### Instructions for the task
Look through the entries below, please, and copy every line with the word "tehditlerine".

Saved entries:
....
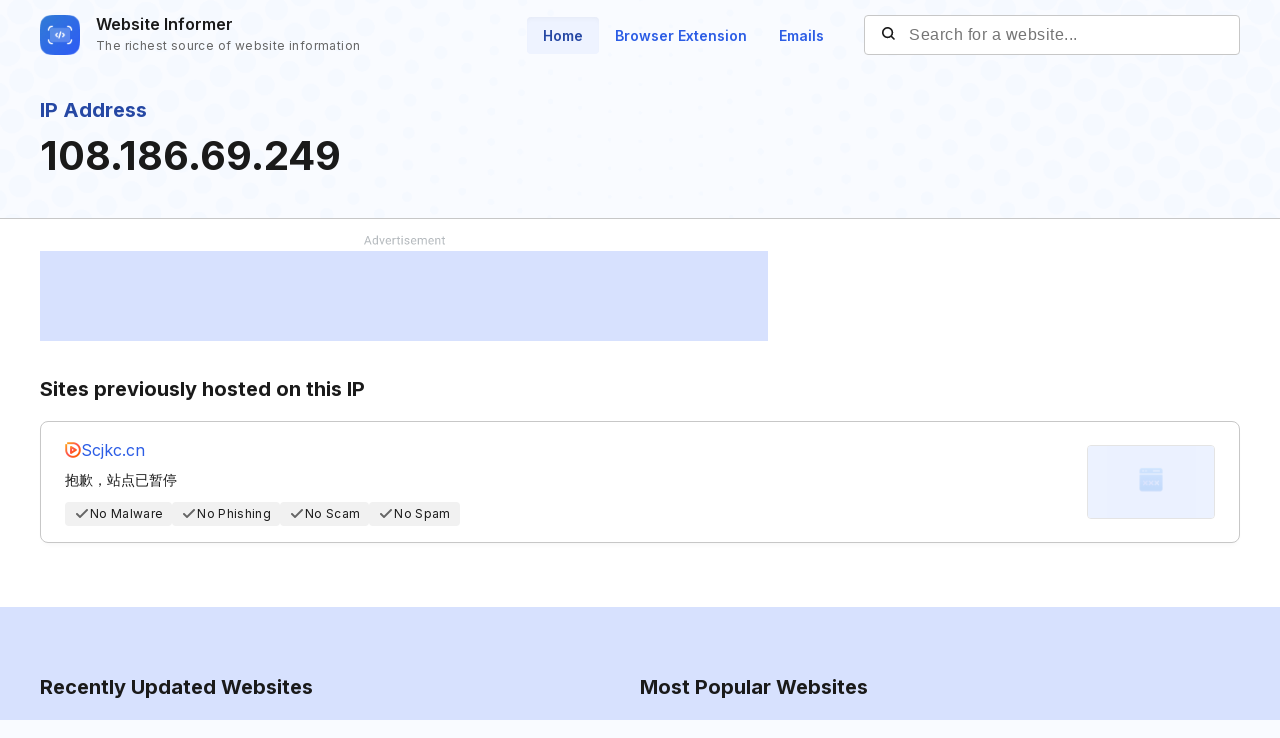

--- FILE ---
content_type: text/html; charset=utf-8
request_url: https://www.google.com/recaptcha/api2/aframe
body_size: 267
content:
<!DOCTYPE HTML><html><head><meta http-equiv="content-type" content="text/html; charset=UTF-8"></head><body><script nonce="-qIA92MG-Ohl7EFH0ITu6w">/** Anti-fraud and anti-abuse applications only. See google.com/recaptcha */ try{var clients={'sodar':'https://pagead2.googlesyndication.com/pagead/sodar?'};window.addEventListener("message",function(a){try{if(a.source===window.parent){var b=JSON.parse(a.data);var c=clients[b['id']];if(c){var d=document.createElement('img');d.src=c+b['params']+'&rc='+(localStorage.getItem("rc::a")?sessionStorage.getItem("rc::b"):"");window.document.body.appendChild(d);sessionStorage.setItem("rc::e",parseInt(sessionStorage.getItem("rc::e")||0)+1);localStorage.setItem("rc::h",'1768716050510');}}}catch(b){}});window.parent.postMessage("_grecaptcha_ready", "*");}catch(b){}</script></body></html>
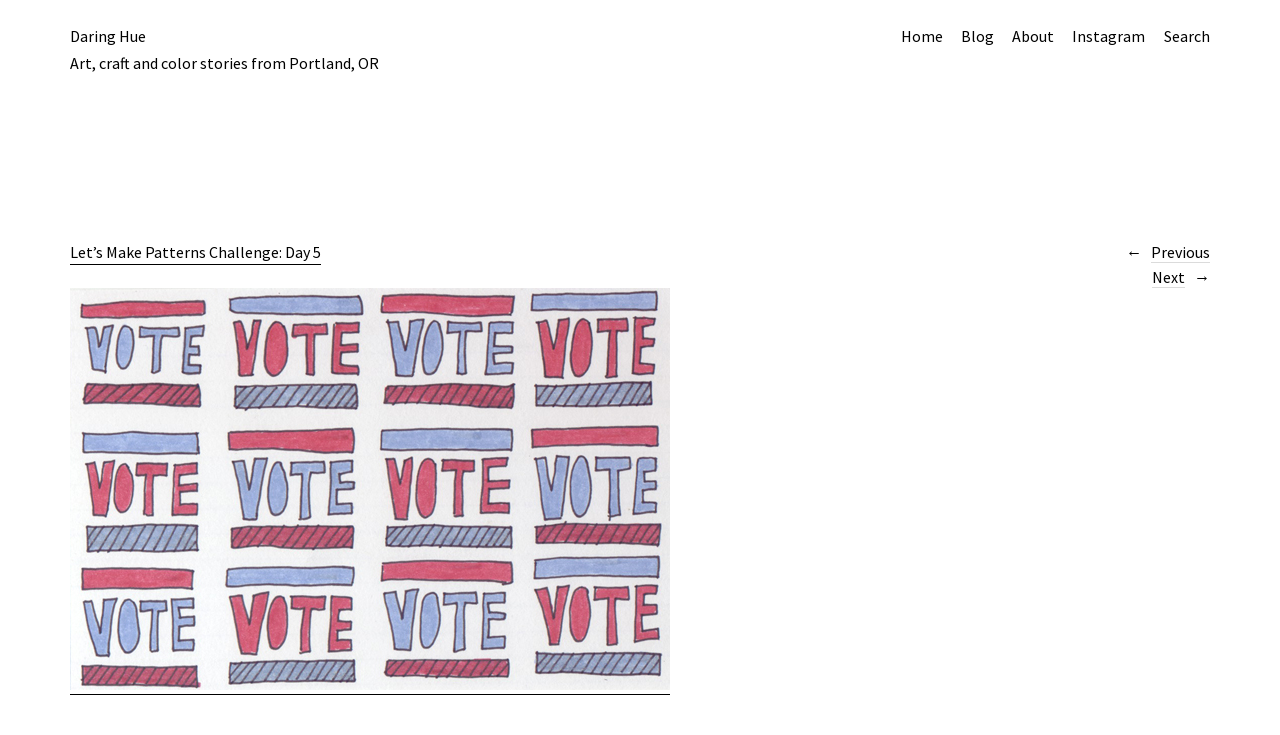

--- FILE ---
content_type: text/css
request_url: http://www.daringhue.com/wp-content/themes/suidobashi-child/style.css?ver=20141030
body_size: 99
content:
/*
Theme Name: Suidobashi Child
Template: suidobashi
*/

@import url("../suidobashi/style.css");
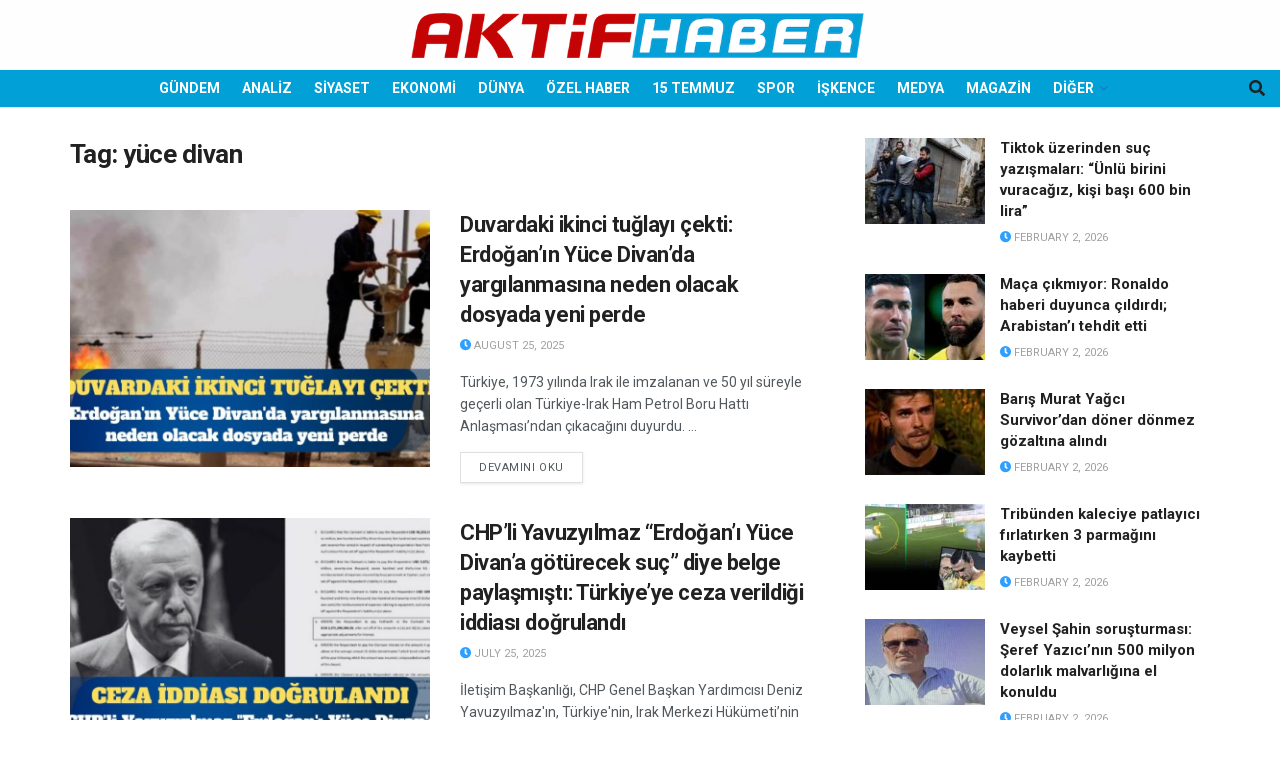

--- FILE ---
content_type: text/html; charset=UTF-8
request_url: https://aktifhaber.com/wp-admin/admin-ajax.php
body_size: 921
content:
		<div class="tek " style="background: url('https://aktifhaber.com/wp-content/uploads/2026/02/Trumpin-tehditlerine-karsi-Tahrandan-kritik-adim.jpg');">
			<a href="https://aktifhaber.com/dunya/trumpin-tehditlerine-karsi-tahrandan-kritik-adim-hamaney-talimat-verdi.html" alt="Hamaney talimat verdi: Trump’ın tehditlerine karşı Tahran’dan kritik adım" target="_blank" title="Hamaney talimat verdi: Trump’ın tehditlerine karşı Tahran’dan kritik adım">
				<div class="manset_header">
																			</div>
				<div class="manset_footer">
														</div>
			</a>
		</div>
				<div class="tek ilkdegil" style="background: url('https://aktifhaber.com/wp-content/uploads/2026/02/dosya.jpg');">
			<a href="https://aktifhaber.com/gundem/epstein-belgelerinde-erdoganin-adi-var-erdogan-ile-gorusebilirim.html" alt="Epstein belgelerinde Erdoğan’ın adı var: &#8220;Erdoğan ile görüşebilirim&#8221;" target="_blank" title="Epstein belgelerinde Erdoğan’ın adı var: &#8220;Erdoğan ile görüşebilirim&#8221;">
				<div class="manset_header">
																			</div>
				<div class="manset_footer">
														</div>
			</a>
		</div>
				<div class="tek ilkdegil" style="background: url('https://aktifhaber.com/wp-content/uploads/2026/02/Bu-ihmal-dunya-genelinde-buyuk-bir-guvenlik-tartismasi-acti.jpg');">
			<a href="https://aktifhaber.com/dunya/epstein-dosyasinda-magdur-cocuklarin-isimleri-ifsa-oldu.html" alt="Epstein dosyasında mağdur çocukların isimleri ifşa oldu" target="_blank" title="Epstein dosyasında mağdur çocukların isimleri ifşa oldu">
				<div class="manset_header">
																			</div>
				<div class="manset_footer">
														</div>
			</a>
		</div>
				<div class="tek ilkdegil" style="background: url('https://aktifhaber.com/wp-content/uploads/2026/02/Turkiye-11incisi-oldu-mulakatta-elendi.jpg');">
			<a href="https://aktifhaber.com/genel/mahkemeden-tartisilacak-karar-turkiye-11incisi-oldu-mulakata-takildi.html" alt="Mahkemeden tartışılacak karar: Türkiye 11’incisi oldu, mülakata takıldı" target="_blank" title="Mahkemeden tartışılacak karar: Türkiye 11’incisi oldu, mülakata takıldı">
				<div class="manset_header">
																			</div>
				<div class="manset_footer">
														</div>
			</a>
		</div>
				<div class="tek ilkdegil" style="background: url('https://aktifhaber.com/wp-content/uploads/2026/02/Bu-karanligin-Turkiyeye-uzanan-baglantilari-vardir.jpg');">
			<a href="https://aktifhaber.com/genel/epstein-dosyasinin-turkiye-baglantilari-onergesi-iki-yildir-tbmmde-bekliyor.html" alt="Epstein dosyasının “Türkiye bağlantıları” önergesi iki yıldır TBMM’de bekliyor" target="_blank" title="Epstein dosyasının “Türkiye bağlantıları” önergesi iki yıldır TBMM’de bekliyor">
				<div class="manset_header">
																			</div>
				<div class="manset_footer">
														</div>
			</a>
		</div>
				<div class="tek ilkdegil" style="background: url('https://aktifhaber.com/wp-content/uploads/2026/02/Schengen-vizesinde-karaborsa-donemi-basladi.jpg');">
			<a href="https://aktifhaber.com/genel/sirketler-randevulari-kapatti-schengen-vizesinde-karaborsa-donemi-basladi.html" alt="Şirketler randevuları kapattı, Schengen vizesinde karaborsa dönemi başladı" target="_blank" title="Şirketler randevuları kapattı, Schengen vizesinde karaborsa dönemi başladı">
				<div class="manset_header">
																			</div>
				<div class="manset_footer">
														</div>
			</a>
		</div>
				<div class="tek ilkdegil" style="background: url('https://aktifhaber.com/wp-content/uploads/2026/02/Umit-Ozdag-ile-ilgili-olay-aciklamalar-yapti-savcilari-goreve-davet-etti.jpg');">
			<a href="https://aktifhaber.com/genel/umit-ozdaga-sok-suclamalar-eski-danismandan-kayit-disi-para-iddiasi.html" alt="Ümit Özdağ’a şok suçlamalar: Eski danışmandan ‘kayıt dışı para’ iddiası" target="_blank" title="Ümit Özdağ’a şok suçlamalar: Eski danışmandan ‘kayıt dışı para’ iddiası">
				<div class="manset_header">
																			</div>
				<div class="manset_footer">
														</div>
			</a>
		</div>
				<div class="tek ilkdegil" style="background: url('https://aktifhaber.com/wp-content/uploads/2026/02/para-toplanmis-ama-21-boyunca-hicbir-deprem-hazirligi-yapilmamis.jpg');">
			<a href="https://aktifhaber.com/genel/ozgur-ozel-deprem-bolgesinde-11-ilde-270-bin-kisi-hala-konteynerlerde.html" alt="Özgür Özel, deprem bölgesinde: 11 ilde 270 bin kişi hâlâ konteynerlerde" target="_blank" title="Özgür Özel, deprem bölgesinde: 11 ilde 270 bin kişi hâlâ konteynerlerde">
				<div class="manset_header">
																			</div>
				<div class="manset_footer">
														</div>
			</a>
		</div>
				<div class="tek ilkdegil" style="background: url('https://aktifhaber.com/wp-content/uploads/2026/02/Vatandasin-sesi-olmalari-gerektigi-halde-kursuyu-hic-kullanmadilar.jpg');">
			<a href="https://aktifhaber.com/siyaset/bankamatik-vekiller-soz-almadilar-maas-aldilar.html" alt="Bankamatik vekiller: Söz almadılar, maaş aldılar" target="_blank" title="Bankamatik vekiller: Söz almadılar, maaş aldılar">
				<div class="manset_header">
																			</div>
				<div class="manset_footer">
														</div>
			</a>
		</div>
				<div class="tek ilkdegil" style="background: url('https://aktifhaber.com/wp-content/uploads/2026/02/jetin-sahibi-AKPliye-518-milyonluk-ihale.jpg');">
			<a href="https://aktifhaber.com/genel/ozel-jet-imamoglunun-demislerdi-ucagin-koyu-reisci-sahibine-bir-ihale-daha.html" alt="Özel jet İmamoğlu’nun demişlerdi: Uçağın ‘koyu reisçi’ sahibine bir ihale daha" target="_blank" title="Özel jet İmamoğlu’nun demişlerdi: Uçağın ‘koyu reisçi’ sahibine bir ihale daha">
				<div class="manset_header">
																			</div>
				<div class="manset_footer">
														</div>
			</a>
		</div>
		

--- FILE ---
content_type: text/html; charset=utf-8
request_url: https://www.google.com/recaptcha/api2/aframe
body_size: 265
content:
<!DOCTYPE HTML><html><head><meta http-equiv="content-type" content="text/html; charset=UTF-8"></head><body><script nonce="weTb-A63tTxn4DRemgiE8A">/** Anti-fraud and anti-abuse applications only. See google.com/recaptcha */ try{var clients={'sodar':'https://pagead2.googlesyndication.com/pagead/sodar?'};window.addEventListener("message",function(a){try{if(a.source===window.parent){var b=JSON.parse(a.data);var c=clients[b['id']];if(c){var d=document.createElement('img');d.src=c+b['params']+'&rc='+(localStorage.getItem("rc::a")?sessionStorage.getItem("rc::b"):"");window.document.body.appendChild(d);sessionStorage.setItem("rc::e",parseInt(sessionStorage.getItem("rc::e")||0)+1);localStorage.setItem("rc::h",'1770035964389');}}}catch(b){}});window.parent.postMessage("_grecaptcha_ready", "*");}catch(b){}</script></body></html>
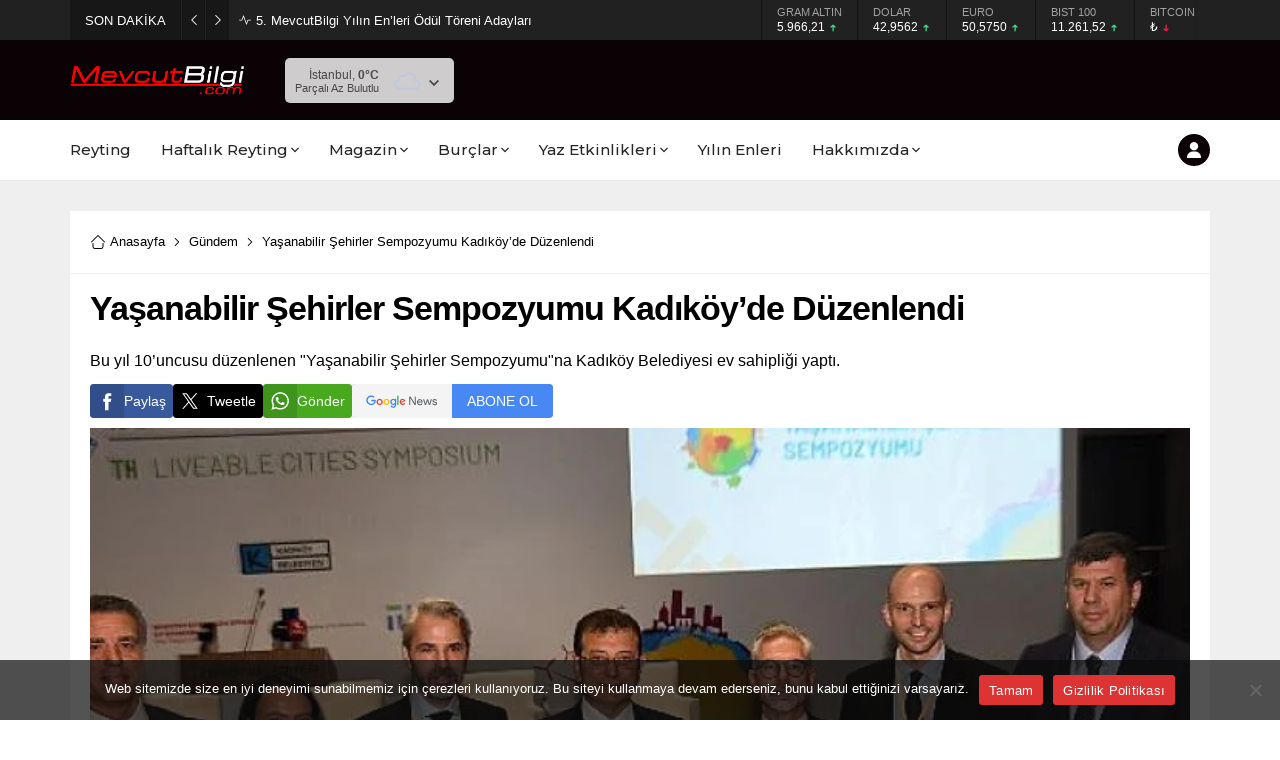

--- FILE ---
content_type: text/html; charset=UTF-8
request_url: https://mevcutbilgi.com/wp-admin/admin-ajax.php
body_size: -143
content:
{"data":221}

--- FILE ---
content_type: text/html; charset=UTF-8
request_url: https://mevcutbilgi.com/wp-admin/admin-ajax.php
body_size: -76
content:
{"data":{"99448":"139","64686":"277","76437":"203","56894":"203","44372":"240","54452":"181"}}

--- FILE ---
content_type: text/html; charset=utf-8
request_url: https://www.google.com/recaptcha/api2/aframe
body_size: 258
content:
<!DOCTYPE HTML><html><head><meta http-equiv="content-type" content="text/html; charset=UTF-8"></head><body><script nonce="KdmIWXLxiavAu-Njm26FKw">/** Anti-fraud and anti-abuse applications only. See google.com/recaptcha */ try{var clients={'sodar':'https://pagead2.googlesyndication.com/pagead/sodar?'};window.addEventListener("message",function(a){try{if(a.source===window.parent){var b=JSON.parse(a.data);var c=clients[b['id']];if(c){var d=document.createElement('img');d.src=c+b['params']+'&rc='+(localStorage.getItem("rc::a")?sessionStorage.getItem("rc::b"):"");window.document.body.appendChild(d);sessionStorage.setItem("rc::e",parseInt(sessionStorage.getItem("rc::e")||0)+1);localStorage.setItem("rc::h",'1767278655858');}}}catch(b){}});window.parent.postMessage("_grecaptcha_ready", "*");}catch(b){}</script></body></html>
....
### Reply
		<div class="tek " style="background: url('https://aktifhaber.com/wp-content/uploads/2026/02/Trumpin-tehditlerine-karsi-Tahrandan-kritik-adim.jpg');">
			<a href="https://aktifhaber.com/dunya/trumpin-tehditlerine-karsi-tahrandan-kritik-adim-hamaney-talimat-verdi.html" alt="Hamaney talimat verdi: Trump’ın tehditlerine karşı Tahran’dan kritik adım" target="_blank" title="Hamaney talimat verdi: Trump’ın tehditlerine karşı Tahran’dan kritik adım">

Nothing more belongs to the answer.